The Conservative win has been seen as good for economic growth, but it remains to be seen whether all sectors will benefit. The election could have a major impact on Britain’s banking sector.

In a recent article by Philip Augar, a non-executive director at TSB, he said a huge number of American bankers based themselves in the UK in 2006. They found it easier to conduct business in Britain than in the USA. London was the place to be for financial institutions.

However, after the banking crisis, which is still being felt today, many of them returned to America. London was no longer seen as a ‘soft touch’, and new regulations for banks meant many of the benefits of being based in the UK were lost.

Fears That Banks Could Move from London

Previous measures such as a tax on bankers’ bonuses, tax-relief cuts and a bank levy have been very unpopular with the big financial corporations with headquarters in London. Some have already talked about getting out.

A report in the Telegraph says several investors have asked Standard Chartered to think about moving abroad. If banks decide this is the right option for them, not only does London lose its position as a financial powerhouse, but the UK will lose hundreds of millions of pounds in tax each year. HSBC is another major player looking at moving its domicile from London.

Others will be waiting to see the outcome of the UK’s referendum on Europe, with many financial institutions, such as Goldman Sachs, reportedly saying they will move their European headquarters out of London if Britain votes to pull out of the EU.

Ireland could be one alternative, as it is in the Eurozone, is English speaking and has favourable tax rates for businesses. One drawback is that Dublin may not have the capacity to accommodate the banks.

Britain Needs to Keep Top Financial Institutions

Britain cannot afford to lose the considerable amount of tax paid by the corporate institutions as well as by their employees. Lobby group TheCityUK claims there were 143,500 banking professionals in London at the end of 2014, so that is a considerable amount of money and tax they are spending within the country.

One step could be to review the banking levy.

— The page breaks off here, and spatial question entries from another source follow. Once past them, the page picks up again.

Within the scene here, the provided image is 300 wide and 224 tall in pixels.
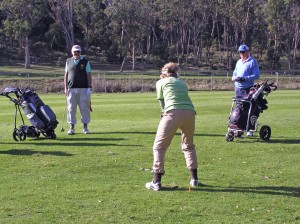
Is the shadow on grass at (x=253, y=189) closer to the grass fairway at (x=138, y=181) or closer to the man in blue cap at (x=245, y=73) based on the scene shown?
the grass fairway at (x=138, y=181)

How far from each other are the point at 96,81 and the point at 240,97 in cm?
4141

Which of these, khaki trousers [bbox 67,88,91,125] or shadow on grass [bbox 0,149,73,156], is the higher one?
khaki trousers [bbox 67,88,91,125]

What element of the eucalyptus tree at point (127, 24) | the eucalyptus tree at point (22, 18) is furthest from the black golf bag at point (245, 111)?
the eucalyptus tree at point (127, 24)

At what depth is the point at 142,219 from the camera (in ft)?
→ 24.3

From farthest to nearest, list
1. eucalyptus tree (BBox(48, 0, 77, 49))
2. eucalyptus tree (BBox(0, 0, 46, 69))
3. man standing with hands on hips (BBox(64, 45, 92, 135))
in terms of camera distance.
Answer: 1. eucalyptus tree (BBox(48, 0, 77, 49))
2. eucalyptus tree (BBox(0, 0, 46, 69))
3. man standing with hands on hips (BBox(64, 45, 92, 135))

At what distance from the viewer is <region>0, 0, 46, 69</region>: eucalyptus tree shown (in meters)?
78.9

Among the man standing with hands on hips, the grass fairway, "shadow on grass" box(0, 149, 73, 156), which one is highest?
the man standing with hands on hips

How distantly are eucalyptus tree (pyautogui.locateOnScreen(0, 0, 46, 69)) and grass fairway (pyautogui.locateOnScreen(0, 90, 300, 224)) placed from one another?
6531 cm

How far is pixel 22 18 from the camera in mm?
80250

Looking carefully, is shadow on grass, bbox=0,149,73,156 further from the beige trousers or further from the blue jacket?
the blue jacket

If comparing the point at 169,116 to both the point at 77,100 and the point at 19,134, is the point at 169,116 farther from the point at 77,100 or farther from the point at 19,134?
the point at 77,100

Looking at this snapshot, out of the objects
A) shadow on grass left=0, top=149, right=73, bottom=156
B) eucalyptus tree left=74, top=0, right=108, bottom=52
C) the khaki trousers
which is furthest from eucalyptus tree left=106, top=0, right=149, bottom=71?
shadow on grass left=0, top=149, right=73, bottom=156

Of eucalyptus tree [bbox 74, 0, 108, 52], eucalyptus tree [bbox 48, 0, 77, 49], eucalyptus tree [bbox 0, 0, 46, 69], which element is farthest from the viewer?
eucalyptus tree [bbox 74, 0, 108, 52]

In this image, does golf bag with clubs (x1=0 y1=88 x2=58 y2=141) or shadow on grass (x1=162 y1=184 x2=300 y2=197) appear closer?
A: shadow on grass (x1=162 y1=184 x2=300 y2=197)
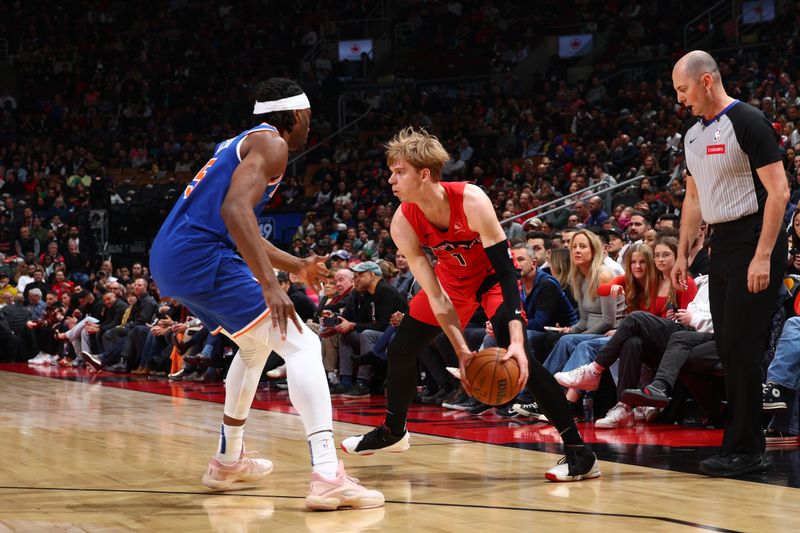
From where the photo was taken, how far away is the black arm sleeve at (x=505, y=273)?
13.2ft

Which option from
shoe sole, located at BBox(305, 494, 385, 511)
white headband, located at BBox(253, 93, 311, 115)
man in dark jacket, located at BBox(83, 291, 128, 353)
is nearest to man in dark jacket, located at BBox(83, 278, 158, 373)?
man in dark jacket, located at BBox(83, 291, 128, 353)

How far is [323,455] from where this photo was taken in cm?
354

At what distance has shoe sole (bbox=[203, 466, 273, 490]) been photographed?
13.1 feet

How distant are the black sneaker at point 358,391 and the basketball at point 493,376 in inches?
184

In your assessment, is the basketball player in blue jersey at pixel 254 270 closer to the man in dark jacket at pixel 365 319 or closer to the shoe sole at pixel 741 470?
the shoe sole at pixel 741 470

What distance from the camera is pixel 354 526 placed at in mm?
3225

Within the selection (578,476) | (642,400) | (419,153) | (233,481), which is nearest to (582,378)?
(642,400)

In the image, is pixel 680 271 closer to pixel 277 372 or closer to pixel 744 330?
pixel 744 330

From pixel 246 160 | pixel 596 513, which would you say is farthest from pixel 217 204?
pixel 596 513

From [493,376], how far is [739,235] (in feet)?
4.28

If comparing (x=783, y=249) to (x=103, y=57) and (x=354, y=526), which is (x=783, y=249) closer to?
(x=354, y=526)

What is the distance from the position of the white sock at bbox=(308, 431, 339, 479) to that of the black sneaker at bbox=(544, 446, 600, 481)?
39.8 inches

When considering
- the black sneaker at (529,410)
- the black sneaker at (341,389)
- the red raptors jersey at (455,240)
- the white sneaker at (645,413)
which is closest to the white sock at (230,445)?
the red raptors jersey at (455,240)

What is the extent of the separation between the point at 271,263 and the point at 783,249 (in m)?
2.24
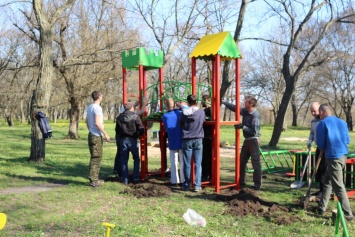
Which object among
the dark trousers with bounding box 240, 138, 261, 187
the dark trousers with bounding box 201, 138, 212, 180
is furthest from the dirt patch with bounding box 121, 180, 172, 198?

There is no point having a stringent levy to raise money if there are fewer financial companies left in the UK to pay it. The government also needs to lobby hard to make sure it remains part of Europe.

Despite this, there are advantages to having a London HQ. Historically, London has been the centre of finance, and its long-established reputation as a business hub still stands it in good stead. English is also the international language of commerce, and its time zone makes it favourable to the Asian market. The London Stock Exchange is one of the largest and oldest in the world, and bankers love the buzz of living in the capital city. The question is whether these are good enough reasons to stay.